Gay life has always existed outside of large urban areas, but generally in secret and hidden from public view. As Nan Alamilla Boyd and Horacio N. Roque Ramírez state in their book Bodies of Evidence: The Practice of Queer Oral History, “Recognizing that queer histories often go unmentioned in mainstream historical texts, activists and scholars have used a variety of methods to gather data and, thus, evidence of the existence of queer lives.” This book uses oral histories to understand and document the history of the development of the LGBTQ community in central Pennsylvania. More specifically, it takes up a suggestion from Bodies of Evidence that “oral history transcripts might allow historians to comprehend better how a person or group of people make sense today of successful or disappointing experiences that took place years ago.” Like Making History: The Struggle for Gay and Lesbian Equal Rights, 1945–1990, by Eric Marcus, Out in Central Pennsylvania uses oral histories and an assortment of recollections to represent “a cross section of people, from high-profile leaders to little-known and largely forgotten contributors,” who built this community.
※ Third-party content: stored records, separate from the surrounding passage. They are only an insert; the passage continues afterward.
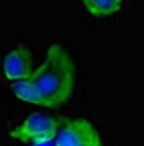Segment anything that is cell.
<instances>
[{
  "label": "cell",
  "instance_id": "6da1fadb",
  "mask_svg": "<svg viewBox=\"0 0 144 146\" xmlns=\"http://www.w3.org/2000/svg\"><path fill=\"white\" fill-rule=\"evenodd\" d=\"M38 96L40 105L58 106L65 103L74 88V63L61 47L54 45L47 50L43 63L29 74Z\"/></svg>",
  "mask_w": 144,
  "mask_h": 146
},
{
  "label": "cell",
  "instance_id": "7a4b0ae2",
  "mask_svg": "<svg viewBox=\"0 0 144 146\" xmlns=\"http://www.w3.org/2000/svg\"><path fill=\"white\" fill-rule=\"evenodd\" d=\"M56 133H58L56 117L43 114V112H32L16 128L9 132V135L13 139H18V141L38 143V141H49Z\"/></svg>",
  "mask_w": 144,
  "mask_h": 146
},
{
  "label": "cell",
  "instance_id": "3957f363",
  "mask_svg": "<svg viewBox=\"0 0 144 146\" xmlns=\"http://www.w3.org/2000/svg\"><path fill=\"white\" fill-rule=\"evenodd\" d=\"M56 146H103V141L90 121L76 117L58 128Z\"/></svg>",
  "mask_w": 144,
  "mask_h": 146
},
{
  "label": "cell",
  "instance_id": "277c9868",
  "mask_svg": "<svg viewBox=\"0 0 144 146\" xmlns=\"http://www.w3.org/2000/svg\"><path fill=\"white\" fill-rule=\"evenodd\" d=\"M4 74L9 81L24 80L32 72V60L31 52L25 47H15L4 56Z\"/></svg>",
  "mask_w": 144,
  "mask_h": 146
},
{
  "label": "cell",
  "instance_id": "5b68a950",
  "mask_svg": "<svg viewBox=\"0 0 144 146\" xmlns=\"http://www.w3.org/2000/svg\"><path fill=\"white\" fill-rule=\"evenodd\" d=\"M87 11L94 16H108L119 11L123 0H83Z\"/></svg>",
  "mask_w": 144,
  "mask_h": 146
},
{
  "label": "cell",
  "instance_id": "8992f818",
  "mask_svg": "<svg viewBox=\"0 0 144 146\" xmlns=\"http://www.w3.org/2000/svg\"><path fill=\"white\" fill-rule=\"evenodd\" d=\"M11 87H13V92L20 99L27 101V103H32V105H40V96H38L32 81L29 80V76L24 78V80H18V81H11Z\"/></svg>",
  "mask_w": 144,
  "mask_h": 146
}]
</instances>
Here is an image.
The communities that settled in the fertile lands of central Pennsylvania still remain embedded in their agricultural and industrial past and retain their religious inheritances. Like much of the rural United States, many families in the region hold morally conservative values. Growing up gay or lesbian in a smalltown environment in central Pennsylvania meant that many people never had the opportunity to have homosexuality explained or even acknowledged. Many, too, endured discrimination and harassment. Without the benefit of urban attitudes, protections, amenities, or defined neighborhoods, sexual minorities in central Pennsylvania had no choice but to find other ways to unite and build their community. LGBTQ residents of small cities and towns such as Lancaster, Harrisburg, Lebanon, Williamsport, State College, and York formed grassroots support organizations that reached gay people beyond the bar scene.

The primary focus of this book is the region generally known as southcentral Pennsylvania, or the Lower Susquehanna Valley. The geographic range of this book occasionally ventures beyond this territory to provide a broader context, but the primary area of study comprises the three small cities that are the heart of this region: Lancaster, York, and Harrisburg, with their populations of 59,000, 43,000, and 49,000, respectively, as of 2018. These cities are in turn surrounded by associated suburbs and other small boroughs and towns. The Susquehanna River is a defining geographic feature, as are the mountains of the Alleghenies, which provide a picturesque forested break in the landscape from towns and farms.

Harrisburg, York, and Lancaster have been sanctuaries, in some ways, offering more liberal politics and inclusive communities. But beyond these areas, hostility often remains acute. Out of this inhospitable environment, both urban and rural, have emerged brave pioneer gay and lesbian activists who managed to find one another, create networks, and build a community that enhanced the quality of life in the region.

The stories chronicled in this book are of coming out, contending with family reactions, navigating bars and social life from the 1960s to the 1980s, facing AIDS, and dealing with a culturally conservative society. They tell how the LGBTQ residents of central Pennsylvania organized for their civil rights protections and how they secured their quality of life. Amid inequities, harassment, and discrimination, courageous but unheralded leaders stepped forward to create social networks and political organizations that would ensure their treatment as citizens with equal dignity under the law.